══ Brano del testo ══

Chiosando don Lisboa. Riflessioni sulla guerra in Mozambico

Pur nella limitatezza dei propri mezzi, il Ciscam è stata una delle pochissime piattaforme italiane di questioni africane che da tempo aveva segnalato la tragedia di Cabo Delgado, provincia all’estremo nord del Mozambico, al confine con la Tanzania, in cui da qualche anno sono stati scoperti enormi giacimenti di gas sia off-shore (Eni, Exxon, Galp) che on-shore (Total), insieme al maggiore giacimento di rubini al mondo, a Montepuez.

L’attenzione dei media italiani è stata, come al solito, assai blanda e intermittente in rapporto a questa guerra, scatenatasi ufficialmente in ottobre del 2017, che sta causando circa 700.000 profughi (su una popolazione complessiva di Cabo Delgado di circa 2 milioni di abitanti), un numero imprecisato di morti, comunque nell’ordine di alcune migliaia, e la perdita del controllo di gran parte del territorio di quella provincia da parte delle forze governative, in favore di gruppi sedicenti islamici radicali, che farebbero riferimento alla Provincia dell’Africa Centrale dello Stato Islamico, a cui il Mozambico apparterrebbe.

I media internazionali, e di conseguenza quelli italiani, hanno rappresentato, nella loro maggioranza, il conflitto di Cabo Delgado come causato dalla “maledizione delle materie prime” (in questo caso il gas), unita alla formazione di gruppi consistenti di radicali islamici, legati, appunto, allo Stato islamico.

═══

**Istruzioni**
[1] Rispondi a queste domande sul testo sulla guerra in Mozambico:
(a) Quali aziende sfruttano i giacimenti di gas off-shore?
(b) Quando è scoppiata ufficialmente la guerra?
(c) Circa quanti profughi sta causando il conflitto?
[2] Quali aziende nomina il testo sulla guerra in Mozambico? Elencale tutte.
[3] Trascrivi senza modifiche il passo del testo sulla guerra in Mozambico da "Chiosando don Lisboa." a "mondo, a Montepuez.".

══ Elenco dei record ══

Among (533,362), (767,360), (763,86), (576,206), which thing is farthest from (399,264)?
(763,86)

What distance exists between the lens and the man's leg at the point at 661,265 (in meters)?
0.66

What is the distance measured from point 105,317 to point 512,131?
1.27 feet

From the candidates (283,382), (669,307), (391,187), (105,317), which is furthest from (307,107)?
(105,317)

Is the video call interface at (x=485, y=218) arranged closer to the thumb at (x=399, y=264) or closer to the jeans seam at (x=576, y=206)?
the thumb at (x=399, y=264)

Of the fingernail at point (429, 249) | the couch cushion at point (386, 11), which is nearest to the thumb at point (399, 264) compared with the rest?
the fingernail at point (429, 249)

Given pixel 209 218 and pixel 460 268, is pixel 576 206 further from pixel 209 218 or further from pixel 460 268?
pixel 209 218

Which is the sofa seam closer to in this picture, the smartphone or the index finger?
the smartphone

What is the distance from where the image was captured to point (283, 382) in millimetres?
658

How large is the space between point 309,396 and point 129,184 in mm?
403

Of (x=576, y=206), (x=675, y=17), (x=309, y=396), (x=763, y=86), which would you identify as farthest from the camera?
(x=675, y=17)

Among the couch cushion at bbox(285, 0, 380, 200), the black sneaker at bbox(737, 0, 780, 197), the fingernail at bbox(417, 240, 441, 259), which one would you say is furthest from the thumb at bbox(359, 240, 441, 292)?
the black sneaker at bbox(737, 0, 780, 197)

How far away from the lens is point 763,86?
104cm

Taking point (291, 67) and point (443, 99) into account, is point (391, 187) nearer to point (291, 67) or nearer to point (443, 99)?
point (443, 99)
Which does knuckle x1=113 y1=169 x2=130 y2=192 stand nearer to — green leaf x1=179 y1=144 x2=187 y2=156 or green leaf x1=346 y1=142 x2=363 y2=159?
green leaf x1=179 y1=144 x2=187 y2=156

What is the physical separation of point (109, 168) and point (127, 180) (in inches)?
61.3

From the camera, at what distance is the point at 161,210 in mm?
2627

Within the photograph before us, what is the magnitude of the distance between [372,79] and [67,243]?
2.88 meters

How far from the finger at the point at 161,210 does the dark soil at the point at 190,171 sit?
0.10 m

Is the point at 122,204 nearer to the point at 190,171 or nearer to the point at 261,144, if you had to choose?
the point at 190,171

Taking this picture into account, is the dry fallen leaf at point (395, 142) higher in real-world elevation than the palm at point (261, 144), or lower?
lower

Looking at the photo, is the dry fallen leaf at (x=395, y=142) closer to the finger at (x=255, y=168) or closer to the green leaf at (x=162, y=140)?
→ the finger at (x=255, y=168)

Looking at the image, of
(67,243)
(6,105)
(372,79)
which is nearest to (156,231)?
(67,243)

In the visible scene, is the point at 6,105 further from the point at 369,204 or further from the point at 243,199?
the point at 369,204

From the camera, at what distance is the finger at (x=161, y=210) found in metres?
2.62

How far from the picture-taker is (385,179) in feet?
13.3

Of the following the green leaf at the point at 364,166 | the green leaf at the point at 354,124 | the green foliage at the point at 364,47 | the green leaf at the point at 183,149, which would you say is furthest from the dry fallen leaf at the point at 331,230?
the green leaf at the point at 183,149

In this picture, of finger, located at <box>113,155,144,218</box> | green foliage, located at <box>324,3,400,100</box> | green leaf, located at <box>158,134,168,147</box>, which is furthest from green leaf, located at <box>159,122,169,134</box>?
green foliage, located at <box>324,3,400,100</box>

═══

**Risultati**
[1]
(a) Eni, Exxon e Galp.
(b) Nell'ottobre del 2017.
(c) Circa 700.000.

[2] Eni, Exxon, Galp, Total

[3]
Chiosando don Lisboa. Riflessioni sulla guerra in Mozambico

Pur nella limitatezza dei propri mezzi, il Ciscam è stata una delle pochissime piattaforme italiane di questioni africane che da tempo aveva segnalato la tragedia di Cabo Delgado, provincia all’estremo nord del Mozambico, al confine con la Tanzania, in cui da qualche anno sono stati scoperti enormi giacimenti di gas sia off-shore (Eni, Exxon, Galp) che on-shore (Total), insieme al maggiore giacimento di rubini al mondo, a Montepuez.